(Items from a data source)
⁂

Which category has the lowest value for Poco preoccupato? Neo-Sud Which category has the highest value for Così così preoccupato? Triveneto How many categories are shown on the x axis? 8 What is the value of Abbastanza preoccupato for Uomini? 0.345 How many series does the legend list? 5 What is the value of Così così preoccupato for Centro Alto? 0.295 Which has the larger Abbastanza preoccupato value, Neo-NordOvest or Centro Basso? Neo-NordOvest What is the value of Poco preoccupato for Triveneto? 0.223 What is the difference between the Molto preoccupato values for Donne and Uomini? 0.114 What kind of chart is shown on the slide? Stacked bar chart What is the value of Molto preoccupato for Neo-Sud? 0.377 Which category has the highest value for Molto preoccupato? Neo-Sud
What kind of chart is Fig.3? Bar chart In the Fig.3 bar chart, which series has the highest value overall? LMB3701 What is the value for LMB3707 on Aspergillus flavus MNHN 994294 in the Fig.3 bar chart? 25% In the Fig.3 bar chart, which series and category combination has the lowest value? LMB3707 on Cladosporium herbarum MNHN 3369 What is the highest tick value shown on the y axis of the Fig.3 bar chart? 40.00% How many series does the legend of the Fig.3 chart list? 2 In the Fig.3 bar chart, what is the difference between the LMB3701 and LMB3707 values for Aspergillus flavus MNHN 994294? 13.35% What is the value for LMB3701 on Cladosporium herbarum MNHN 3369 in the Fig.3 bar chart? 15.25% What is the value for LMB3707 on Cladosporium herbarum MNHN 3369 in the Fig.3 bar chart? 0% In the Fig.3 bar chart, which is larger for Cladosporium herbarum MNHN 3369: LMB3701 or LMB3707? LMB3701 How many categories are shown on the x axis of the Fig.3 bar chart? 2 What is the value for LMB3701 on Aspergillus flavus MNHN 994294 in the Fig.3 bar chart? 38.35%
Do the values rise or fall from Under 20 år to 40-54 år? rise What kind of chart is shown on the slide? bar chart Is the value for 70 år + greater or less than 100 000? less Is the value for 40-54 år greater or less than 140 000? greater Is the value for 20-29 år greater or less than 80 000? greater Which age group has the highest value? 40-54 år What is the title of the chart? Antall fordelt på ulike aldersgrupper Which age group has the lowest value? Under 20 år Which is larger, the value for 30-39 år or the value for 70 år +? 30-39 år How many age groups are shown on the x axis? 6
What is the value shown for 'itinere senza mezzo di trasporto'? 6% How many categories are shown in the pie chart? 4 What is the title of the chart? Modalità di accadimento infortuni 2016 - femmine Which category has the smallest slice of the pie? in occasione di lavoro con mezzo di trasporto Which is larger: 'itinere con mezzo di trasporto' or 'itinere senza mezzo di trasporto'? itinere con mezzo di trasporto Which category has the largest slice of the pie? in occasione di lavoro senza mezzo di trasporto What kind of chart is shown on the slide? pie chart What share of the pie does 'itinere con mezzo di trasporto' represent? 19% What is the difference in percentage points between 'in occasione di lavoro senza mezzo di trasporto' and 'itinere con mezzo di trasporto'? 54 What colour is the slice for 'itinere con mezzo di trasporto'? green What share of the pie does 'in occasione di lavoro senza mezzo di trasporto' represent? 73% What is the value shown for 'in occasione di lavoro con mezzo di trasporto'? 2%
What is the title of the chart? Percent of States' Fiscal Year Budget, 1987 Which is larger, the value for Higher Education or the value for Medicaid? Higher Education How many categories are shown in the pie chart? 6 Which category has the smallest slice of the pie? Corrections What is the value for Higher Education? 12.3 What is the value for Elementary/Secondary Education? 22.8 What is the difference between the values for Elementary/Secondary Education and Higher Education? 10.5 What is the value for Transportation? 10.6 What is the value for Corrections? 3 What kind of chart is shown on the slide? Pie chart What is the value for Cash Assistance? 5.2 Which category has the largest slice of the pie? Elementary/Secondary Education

⁂

Task item
Retype the rows without changes, from the first one through the line containing "What kind of chart is Fig.3?", including that line.

Solution for this task
Which category has the lowest value for Poco preoccupato? Neo-Sud Which category has the highest value for Così così preoccupato? Triveneto How many categories are shown on the x axis? 8 What is the value of Abbastanza preoccupato for Uomini? 0.345 How many series does the legend list? 5 What is the value of Così così preoccupato for Centro Alto? 0.295 Which has the larger Abbastanza preoccupato value, Neo-NordOvest or Centro Basso? Neo-NordOvest What is the value of Poco preoccupato for Triveneto? 0.223 What is the difference between the Molto preoccupato values for Donne and Uomini? 0.114 What kind of chart is shown on the slide? Stacked bar chart What is the value of Molto preoccupato for Neo-Sud? 0.377 Which category has the highest value for Molto preoccupato? Neo-Sud
What kind of chart is Fig.3? Bar chart In the Fig.3 bar chart, which series has the highest value overall? LMB3701 What is the value for LMB3707 on Aspergillus flavus MNHN 994294 in the Fig.3 bar chart? 25% In the Fig.3 bar chart, which series and category combination has the lowest value? LMB3707 on Cladosporium herbarum MNHN 3369 What is the highest tick value shown on the y axis of the Fig.3 bar chart? 40.00% How many series does the legend of the Fig.3 chart list? 2 In the Fig.3 bar chart, what is the difference between the LMB3701 and LMB3707 values for Aspergillus flavus MNHN 994294? 13.35% What is the value for LMB3701 on Cladosporium herbarum MNHN 3369 in the Fig.3 bar chart? 15.25% What is the value for LMB3707 on Cladosporium herbarum MNHN 3369 in the Fig.3 bar chart? 0% In the Fig.3 bar chart, which is larger for Cladosporium herbarum MNHN 3369: LMB3701 or LMB3707? LMB3701 How many categories are shown on the x axis of the Fig.3 bar chart? 2 What is the value for LMB3701 on Aspergillus flavus MNHN 994294 in the Fig.3 bar chart? 38.35%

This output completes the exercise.